━━ Bereitgestellter Auszug ━━
# taz.de -- Buchprojekt mit mobilem Beichtstuhl: Beichte zum Mitnehmen
       
       > Die Illustratorin Jana Kreisl ist mit einem Beicht-O-Mat durchs Land
       > getourt. Aus den Bekenntnissen hat sie ein buntes Comic-Buch gemacht.
       
 (IMG) Bild: Bietet unsere moderne Gesellschaft noch Platz für den Beichtstuhl?
       
       Menschen sind keine perfekten Wesen. Wir machen Fehler, entscheiden falsch,
       verletzen andere, leisten uns Fehltritte, schämen uns und bereuen, aber
       tragen das schlechte Gefühl oft lange, wenn nicht gar ein Leben lang mit
       uns herum.
━━━
━━ Aufgelistete Zeilen ━━
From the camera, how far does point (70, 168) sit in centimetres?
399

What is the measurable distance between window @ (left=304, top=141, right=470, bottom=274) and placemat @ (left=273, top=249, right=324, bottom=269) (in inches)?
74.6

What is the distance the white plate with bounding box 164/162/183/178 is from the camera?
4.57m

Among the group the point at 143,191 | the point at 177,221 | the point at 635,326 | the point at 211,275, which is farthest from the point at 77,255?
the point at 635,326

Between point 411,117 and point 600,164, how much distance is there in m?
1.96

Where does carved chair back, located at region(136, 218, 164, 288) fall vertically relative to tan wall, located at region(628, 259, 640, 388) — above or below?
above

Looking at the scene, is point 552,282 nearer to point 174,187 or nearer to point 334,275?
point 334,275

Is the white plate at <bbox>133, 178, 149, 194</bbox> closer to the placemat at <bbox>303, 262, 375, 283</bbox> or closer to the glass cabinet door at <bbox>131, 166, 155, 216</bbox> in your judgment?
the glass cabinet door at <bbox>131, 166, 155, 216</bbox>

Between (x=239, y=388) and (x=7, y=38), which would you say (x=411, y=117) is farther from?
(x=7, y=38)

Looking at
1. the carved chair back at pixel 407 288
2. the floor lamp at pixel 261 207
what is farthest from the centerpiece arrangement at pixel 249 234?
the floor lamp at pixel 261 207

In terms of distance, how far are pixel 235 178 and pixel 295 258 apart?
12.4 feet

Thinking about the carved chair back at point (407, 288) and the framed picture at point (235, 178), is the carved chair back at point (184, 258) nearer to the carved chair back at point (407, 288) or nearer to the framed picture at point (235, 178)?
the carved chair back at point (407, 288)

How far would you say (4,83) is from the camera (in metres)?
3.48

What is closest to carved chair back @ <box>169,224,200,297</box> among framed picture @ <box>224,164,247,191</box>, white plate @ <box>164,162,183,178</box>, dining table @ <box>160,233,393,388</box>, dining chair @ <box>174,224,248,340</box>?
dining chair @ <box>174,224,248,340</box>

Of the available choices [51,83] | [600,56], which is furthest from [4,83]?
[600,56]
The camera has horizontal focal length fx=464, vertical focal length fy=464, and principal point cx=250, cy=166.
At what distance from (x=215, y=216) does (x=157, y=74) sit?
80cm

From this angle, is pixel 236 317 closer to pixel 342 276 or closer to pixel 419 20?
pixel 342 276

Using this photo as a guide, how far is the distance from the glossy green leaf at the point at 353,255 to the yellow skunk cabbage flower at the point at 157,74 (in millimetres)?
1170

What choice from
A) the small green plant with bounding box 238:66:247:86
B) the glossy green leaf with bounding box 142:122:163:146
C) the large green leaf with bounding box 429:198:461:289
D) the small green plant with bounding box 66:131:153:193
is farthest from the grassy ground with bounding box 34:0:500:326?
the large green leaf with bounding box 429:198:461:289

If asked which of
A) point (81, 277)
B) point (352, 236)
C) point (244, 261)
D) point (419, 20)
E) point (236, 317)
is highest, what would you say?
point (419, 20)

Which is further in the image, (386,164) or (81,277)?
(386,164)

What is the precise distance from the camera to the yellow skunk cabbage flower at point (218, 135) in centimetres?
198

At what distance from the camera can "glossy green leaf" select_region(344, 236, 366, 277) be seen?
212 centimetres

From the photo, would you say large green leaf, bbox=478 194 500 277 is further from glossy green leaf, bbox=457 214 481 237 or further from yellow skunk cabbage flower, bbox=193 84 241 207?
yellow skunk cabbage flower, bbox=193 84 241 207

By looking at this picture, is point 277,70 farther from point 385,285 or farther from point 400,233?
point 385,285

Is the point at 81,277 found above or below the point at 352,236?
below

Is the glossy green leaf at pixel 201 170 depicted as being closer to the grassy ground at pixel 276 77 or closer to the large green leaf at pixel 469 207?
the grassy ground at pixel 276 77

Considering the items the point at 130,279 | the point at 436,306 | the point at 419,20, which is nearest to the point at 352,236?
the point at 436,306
━━━
#### Arbeitsanweisungen:
1. Geben Sie aus dem Artikel über den mobilen Beichtstuhl den Abschnitt von „# taz.de -- Buchprojekt“ bis „buntes Comic-Buch gemacht.“ wortgetreu wieder.
2. Führen Sie den Artikel über den mobilen Beichtstuhl im Anschluss an seinen letzten Satz weiter.

#### Ergebnisse:
1.
# taz.de -- Buchprojekt mit mobilem Beichtstuhl: Beichte zum Mitnehmen
       
       > Die Illustratorin Jana Kreisl ist mit einem Beicht-O-Mat durchs Land
       > getourt. Aus den Bekenntnissen hat sie ein buntes Comic-Buch gemacht.

2.
       Das Konzept des Beichtstuhls, von der katholischen Kirche erfunden, ist
       uralt. Früher war dieser Verschlag im Kircheninneren der Ort, sich einem
       Geistlichen im Flüsterton und sichtgeschützt anzuvertrauen. Ein paar Gebete
       als Strafe – und Schwamm drüber. Die Geschichte (die Sünde) ist erzählt und
       damit losgelassen.
       
       Bietet unsere moderne Gesellschaft noch Platz für den Beichtstuhl? Jana
       Kreisl wollte diese Frage ergründen. Mit einem aus Holz gebauten
       Beicht-O-Mat, einem Gerüst mit schwarzem Stoff bespannt, tourte die
       38-Jährige durch Deutschland und lud Passant:innen in Hamburg, Hannover,
       Chemnitz, Erlangen, Ulm und natürlich in ihrer Heimatstadt Berlin dazu ein,
       sich etwas von der Seele zu reden. Eben zu beichten.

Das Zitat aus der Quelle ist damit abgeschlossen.